Please copy the lines below word for word, leaving out the pictures.

──────── Input material

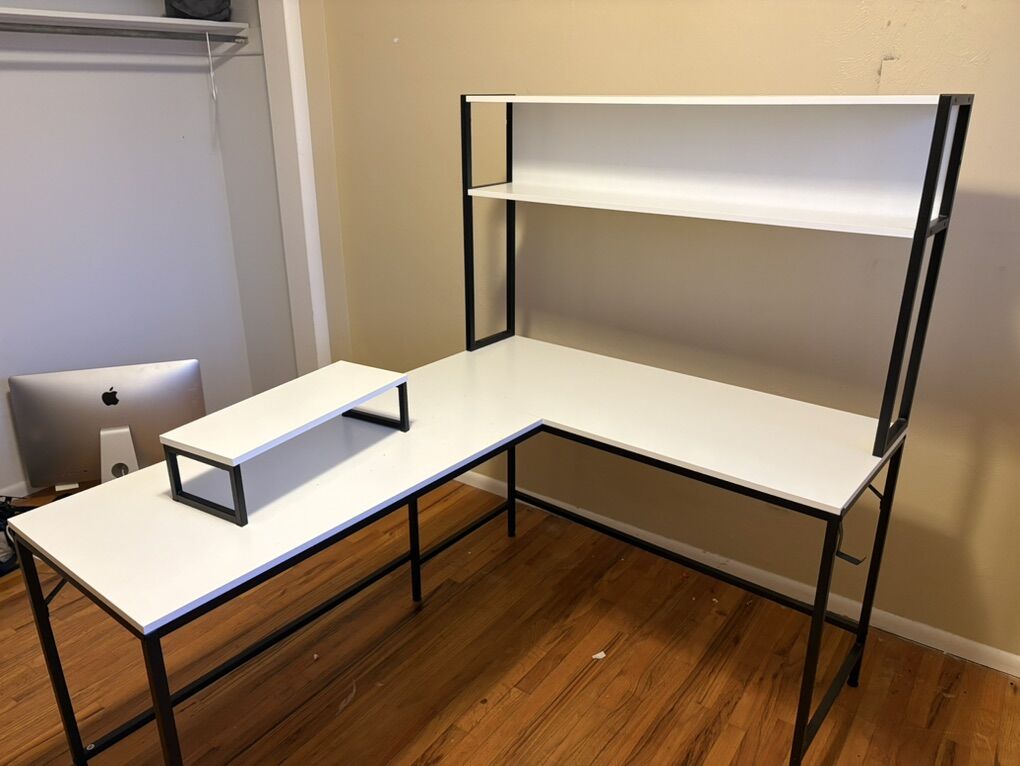 L-Shaped Computer Desk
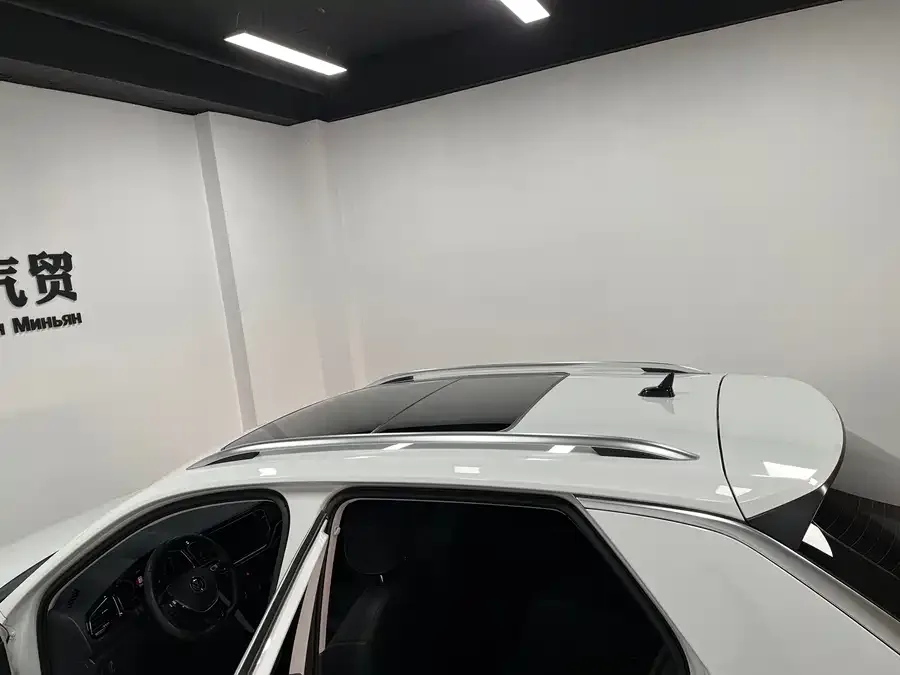 Volkswagen T-ROC T-ROC 2022 280TSI DSG 2WD Comfort PLUS 2023 — миниатюра 3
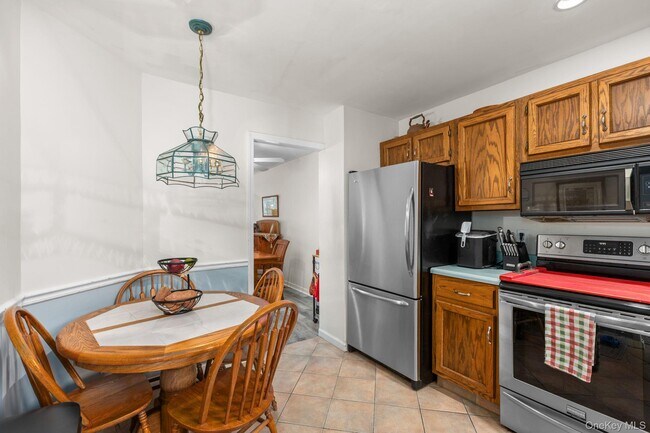 Photo - 702 Somerset Knoll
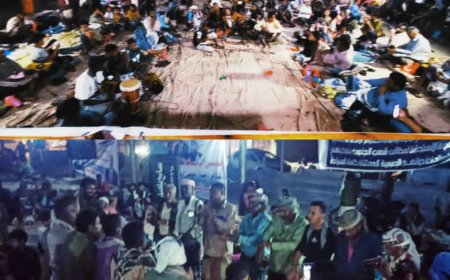 ليلة من الدحيف والهوية الثقافية.. أمسية فنية تُلهب ساحة الاعتصام في زنجبار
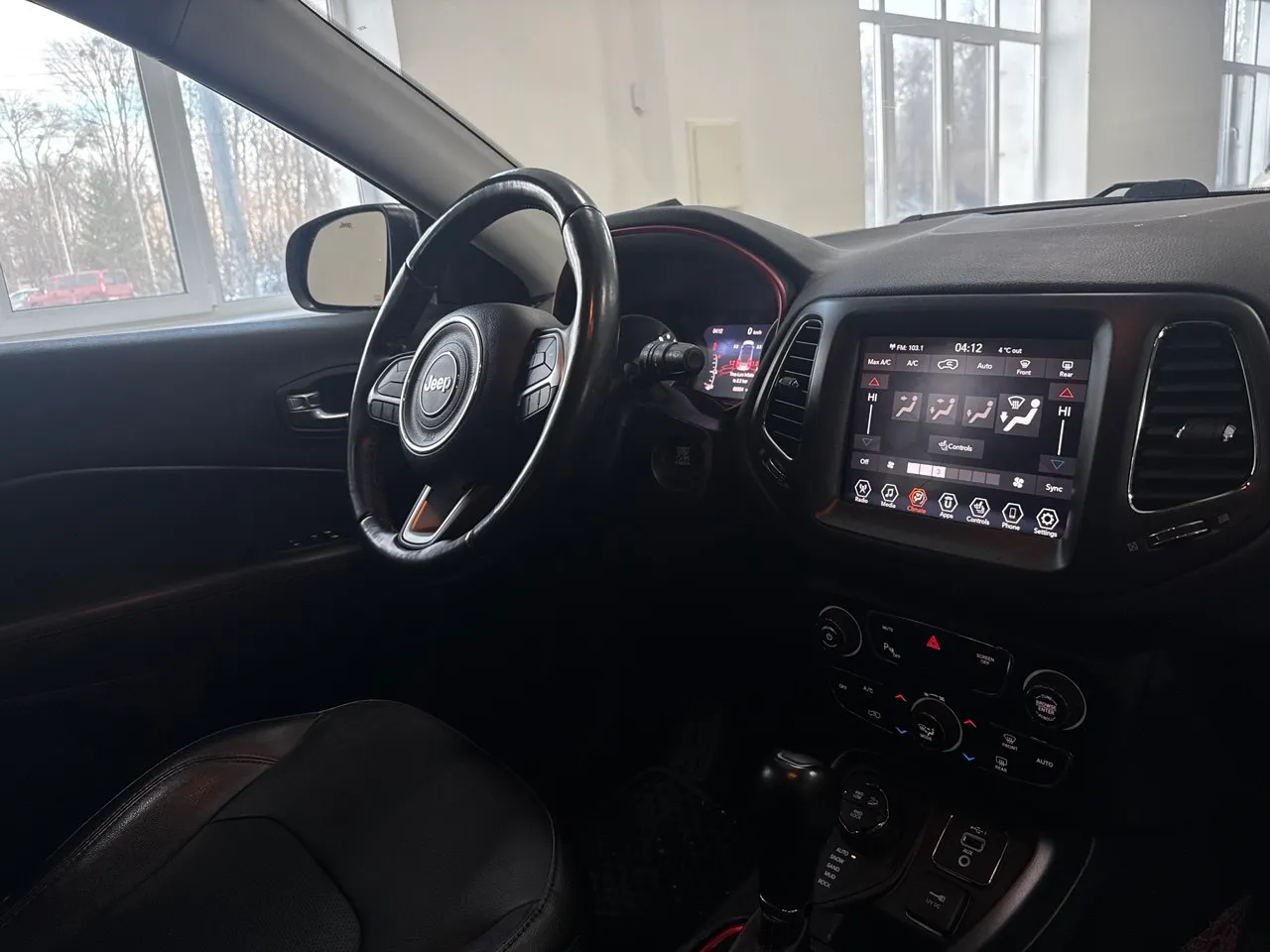 Jeep Compass - фото 12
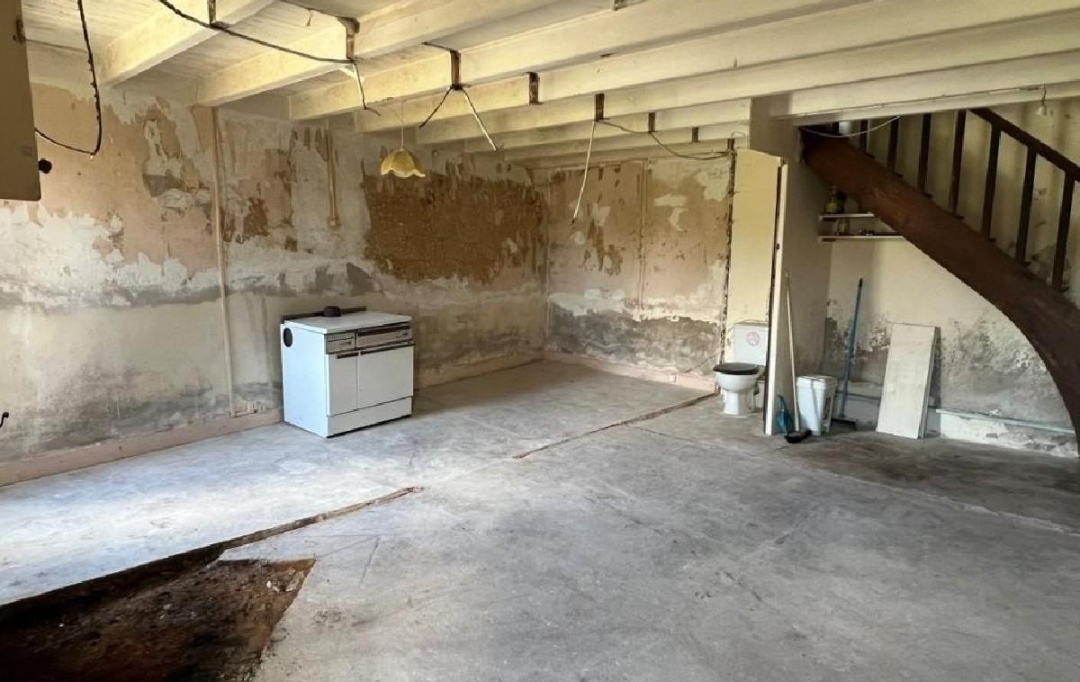 AGENCE TIC RUFFEC : Maison / Villa | CHAMPAGNE-MOUTON (16350) | 70 m2 | 25 000 € 
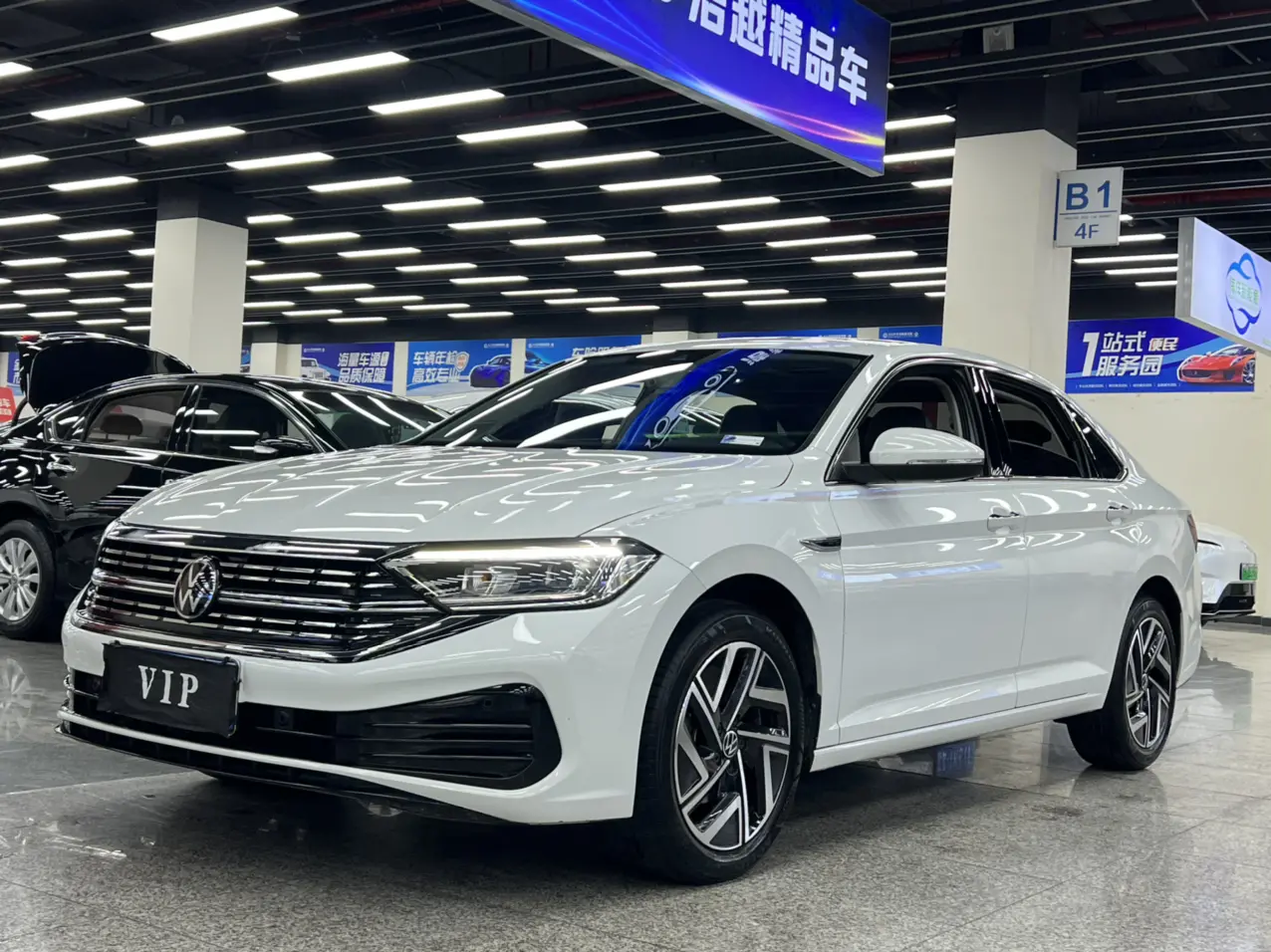 Volkswagen Sagitar
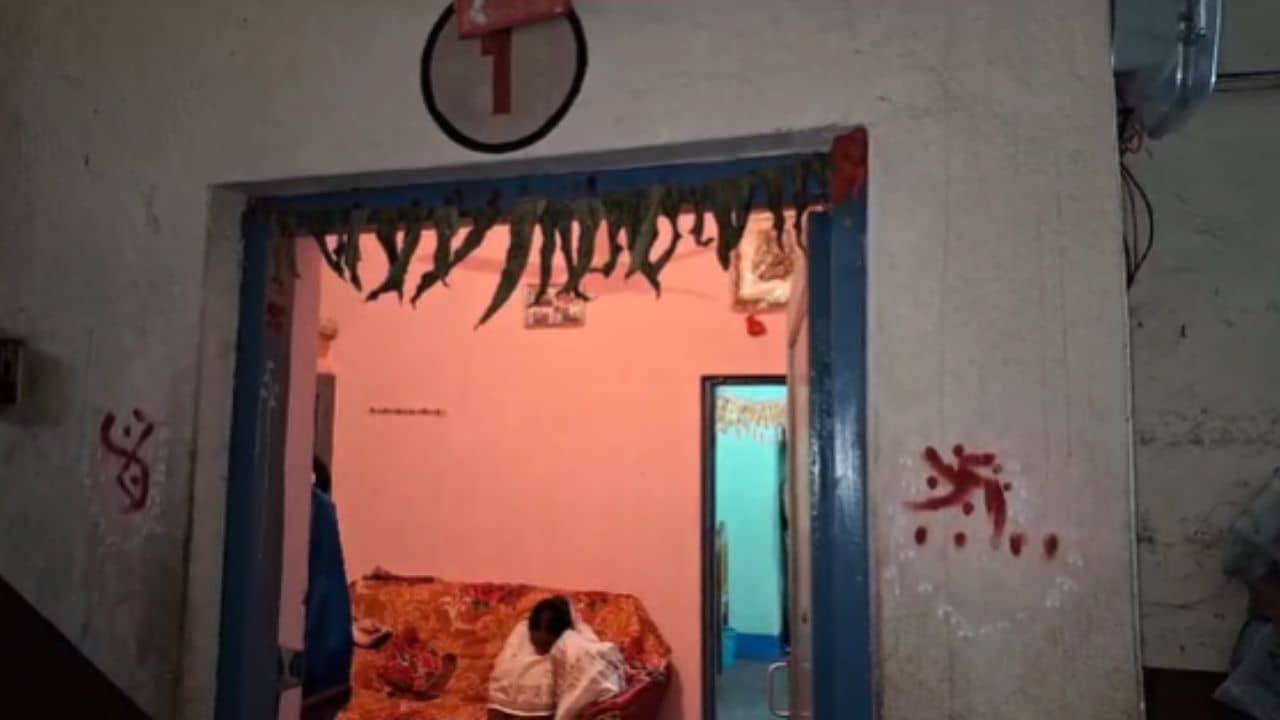 Bankura:  এত বছর বাস করছি, কখনও হয়নি, মেজিয়া তাপবিদ্যুৎকেন্দ্রের আবাসনে চুরি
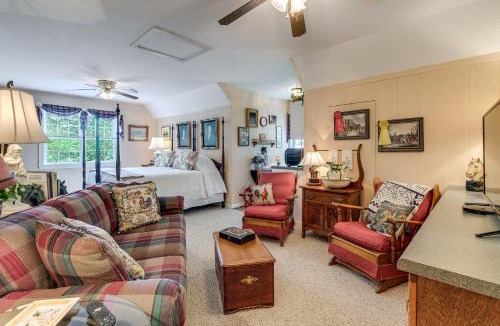 Kilmarnock Apartment | Pool Access! Cozy Couple's Getaway in Kilmarnock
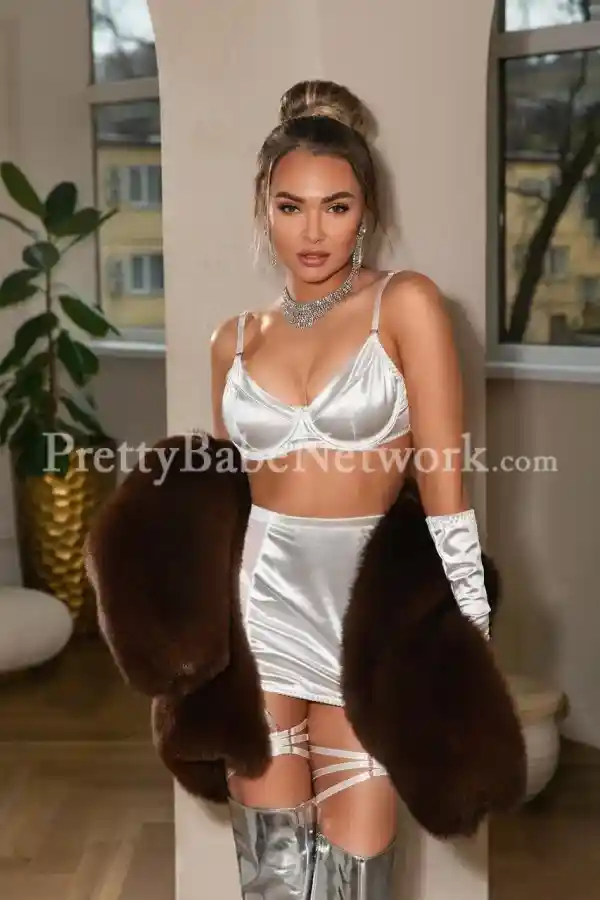 I'm Emma, a Russian Air hostess Escort in Basavanagudi. I will fulfil your desires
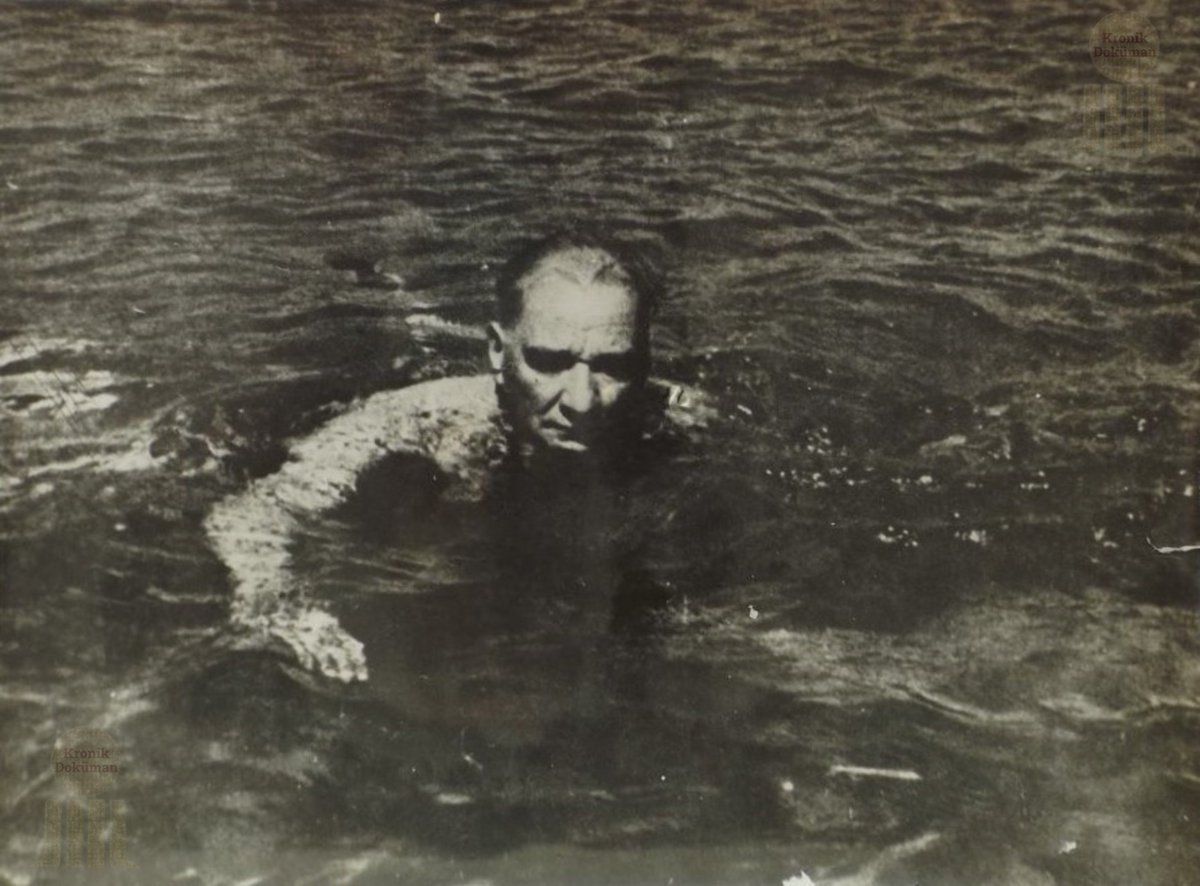 Güneş bizimle doğar.
Yağmur bizimle yağar.
Bizimle coşar deniz.
Ateş bizimle yanar.
Biz Atatürk gençleriyiz.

────────────────

Answer to the exercise:
 L-Shaped Computer Desk
 Volkswagen T-ROC T-ROC 2022 280TSI DSG 2WD Comfort PLUS 2023 — миниатюра 3
 Photo - 702 Somerset Knoll
 ليلة من الدحيف والهوية الثقافية.. أمسية فنية تُلهب ساحة الاعتصام في زنجبار
 Jeep Compass - фото 12
 AGENCE TIC RUFFEC : Maison / Villa | CHAMPAGNE-MOUTON (16350) | 70 m2 | 25 000 € 
 Volkswagen Sagitar
 Bankura:  এত বছর বাস করছি, কখনও হয়নি, মেজিয়া তাপবিদ্যুৎকেন্দ্রের আবাসনে চুরি
 Kilmarnock Apartment | Pool Access! Cozy Couple's Getaway in Kilmarnock
 I'm Emma, a Russian Air hostess Escort in Basavanagudi. I will fulfil your desires
 Güneş bizimle doğar.
Yağmur bizimle yağar.
Bizimle coşar deniz.
Ateş bizimle yanar.
Biz Atatürk gençleriyiz.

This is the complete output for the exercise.